Looks pretty good, actually.
entry 464 - tags: rust, paint, POR-15
|November 23, 2010 - This little thing makes me smile.|
It's the windshield washer bottle and pump. It's just so cute! I managed to mount them in almost exactly the same place as the original MG location. It's a really nice fit.
Good thing MGs have small windshields. That bottle is pretty small!
entry 465 - tags: windshield
|November 23, 2010 - Lots of miscellaneous work on the car so far today.|
I welded in a dead pedal to make life a little more comfortable and to aid in driver retention under enthusiastic conditions. The battery box cover that goes under the rear seat got modified to clear the new bump for the rear axle - that's it in the picture, showing shiny wet paint on the new section. I also removed the parking brake cables for the time being so I can spend more time scratching my head on how to make it work, and built a tie-down for the battery.
Lots of small jobs, most of them rewarding and all leading towards a car that can be used for more than idling up and down the block!
entry 466 - tags: packaging, battery, ergonomics
|November 23, 2010 - Here's the battery all done.|
The nice thing about Optima batteries is that you can flop them on their side without any problem. Makes for some easy packaging. In this case, it's just behind the passenger wheel for good weight distribution. The steel strap over the battery holds it in place really well, it's not going anywhere.
entry 467 - tags: battery
|November 23, 2010 - A new look for the interior!|
That's heat and sound insulation to make the cockpit more livable. There are big fat exhaust pipes running under the car, a loud and hot powerplant underhood - and I want this car to be a good cruiser. This should help quite a bit. I've used one roll of the insulation now, and that added 6.5 lbs to the car. I'll probably use two more for a total weight penalty of just under 20 lbs. I can live with that.
entry 468 - tags: heat
|November 24, 2010 - The final heat shielding.|
There are two 36"x60" packages of Cool-It in the car now. I'm going to pick up one more to cover everything behind the rear bulkhead - under the rear seat and in the rear cargo area. It sure looks pretty.

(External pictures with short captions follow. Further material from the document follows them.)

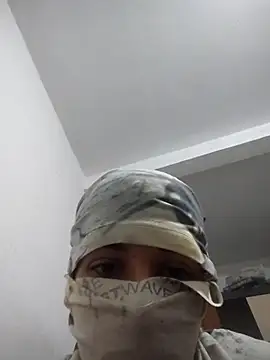 KleberL online show from 03.08.26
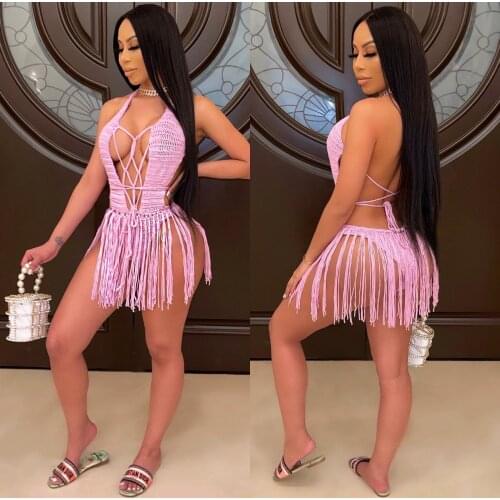 Xftorginal Off-the-shoulder Summer Dresses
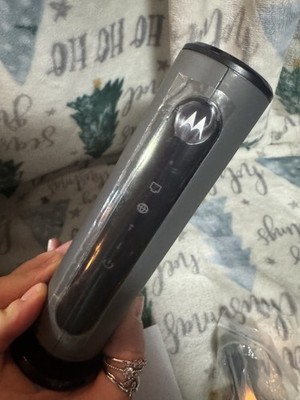 Motorola  Modem ￼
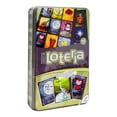 thumbnail image 1 of Juego de Lotería Novelty en Caja de Metal, 1 of 4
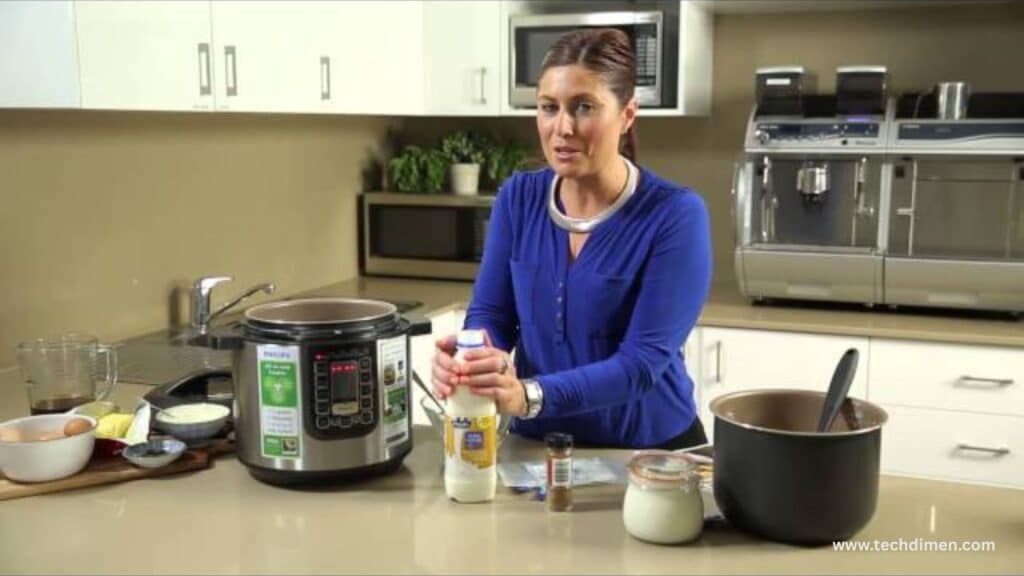 Cooking: Precision in Recipes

And bright!
entry 469 - tags: heat
|November 24, 2010 - A couple of hours later, here's the interior!|
Okay, I got a bit carried away, but it wasn't really that much work. I've only installed the biggest pieces of carpet - there's a puzzle of oddly shaped carpet pieces that are supposed to go in the footwell, but I reshaped the footwells enough that they probably won't fit anyhow.

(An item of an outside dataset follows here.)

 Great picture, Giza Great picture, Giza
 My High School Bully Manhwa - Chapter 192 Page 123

Happily, the carpet over the transmission tunnel fit. A year ago, I welded a brace on top of the tunnel and I was afraid it was going cause problems with my carpet. I had to relocate the holes for the seatbelt mounts, but there was enough extra carpet that it worked.
Ah, seatbelts! You can see the driver's belt in place here. They're a non-retractable design from Beams, picked up from JC Whitney. I didn't like the retractable designs available and this are more like the original belts in the car. It'll be a bit more of a hassle to adjust on a regular basis. Considering that I have two cars with race harnesses, they're not too bad!